Becoming Part of The No-Food Chain
Held on a winter’s weekend on our campus as Beijing welcomed its first snow, students and teachers organised learning activities while holding a fast to raise awareness about world hunger. Food deprivation is not an issue that confronts our students but, for Mr Jonathan Mellen, Secondary Co-ordinator, it is crucial that they engage with serious issues that affect the global population.
This was echoed by Zhenwei Zhao (Y12) who felt it was a good way to put students in the shoes of those suffering from starvation. “We are growing up in a very warm and comfortable environment,” he said, pointing to the privilege he and his classmates enjoy, far removed from hunger or any deprivation in their day-to-day lives.
Explaining why she finally decided to participate in this activity that has been a feature of the YCIS Beijing CAS programme for over five years, Suri Son said she realised it was important to “create an enjoyable but meaningful event to help raise awareness of this global issue.”
The first 10 hours of the fast were the most challenging for Zhenwei.
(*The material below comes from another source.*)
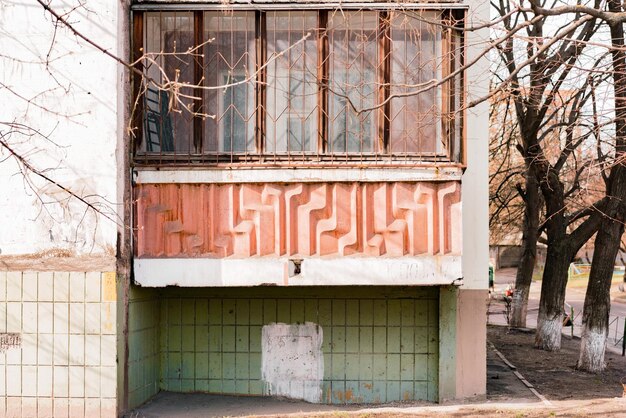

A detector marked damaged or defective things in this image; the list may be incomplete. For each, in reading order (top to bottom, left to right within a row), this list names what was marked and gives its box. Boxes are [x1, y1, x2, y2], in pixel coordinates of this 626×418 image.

peeling paint [260, 324, 324, 402]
Yet, according to him, those hours gave him a better understanding of what a person experiences when denied food for a prolonged period.
The effects of hunger cause an expanding ripple that impacts each family’s ability to thrive, said Emily Zhong. “If people are hungry, how will they get education? How will they get a job?” she asked, touching upon a vicious cycle of despair.
And then, The Hunger Games
To keep our students occupied during the fast, student leaders, Suri, Yeonji, Emmie, Eujin and Elly organised team-building activities that were held in the gym and buildings C and D.
Scavenger hunts, board games and TV shows ensured students had ample distraction to keep their mind off the growing hunger pangs as the clock ticked through 30 long hours.
After a sleepover on campus the boys and girls reconvened and Mr Mellen strummed a guitar for a lively musical chairs finale. Then, after some fun in the snow, came the pizzas along with a host of other steaming dishes.
As to how she could help in the battle to end world hunger, Alice Zhou offered a simple yet powerful solution, “Don’t waste food”. This, she said, should be combined with raising awareness and donations.
We look forward to more CAS based activities that will contribute to a better world.